The basis of lean thinking came from the Just-In-Time (JIT) production concepts pioneered in Japan at Toyota. JIT means producing what is needed when needed and no more. Anything over the minimum amount necessary is viewed as waste. JIT is typically applied to repetitive manufacturing. JIT does not require large volumes and can be applied to any repetitive segments of a business. The goal is to drive all inventory queues to zero, minimizing inventory investment and shortening lead times. When inventory levels are low, quality problems become very visible.

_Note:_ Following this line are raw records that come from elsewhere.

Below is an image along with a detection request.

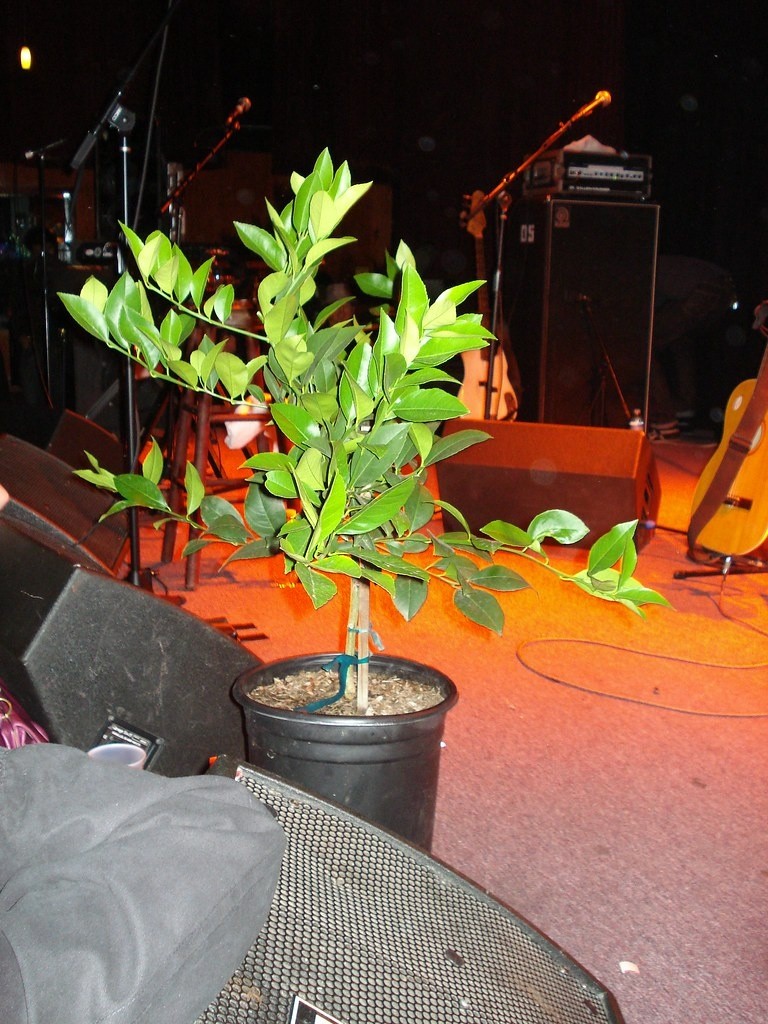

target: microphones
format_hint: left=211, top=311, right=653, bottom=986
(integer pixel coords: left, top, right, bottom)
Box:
left=564, top=289, right=592, bottom=304
left=574, top=91, right=612, bottom=122
left=227, top=98, right=252, bottom=125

JIT manufacturing exposes problems otherwise hidden by excess inventories and staff.

Benefits:

  1. Reduces operating cost
  2. Greater performance
  3. Higher quality
  4. Improved delivery
  5. Increased flexibility and innovativeness
  6. Shortened lead time
  7. Reduced inventory

Lean Layouts

Group Technology: A philosophy in which similar parts are grouped into families, and the processes required to make the parts are arranged in a manufacturing cell. Eliminates movement and queue time between operations, reduces inventory, and reduces the number of employees required.

Quality at the Source: Do it right the first time, and when something goes wrong, stop the process or assembly line immediately. Factory workers become their own inspectors.

Lean Production Schedules

Uniform Plant Loading: Smoothing the production flow to dampen the reaction waves that normally occur in response to schedule variations is called uniform plant loading.

Kanban Production Control System: Uses a signaling device to regulate JIT flows. Kanban means “sign” or “instruction card” in Japanese. The authority to produce or supply additional parts comes from downstream operations.

Other visual methods besides cards:

  • Kanban squares
  • Container system
  • Colored golf balls

Goals of Lean Manufacturing

Highest quality, lowest cost, and shortest lead time.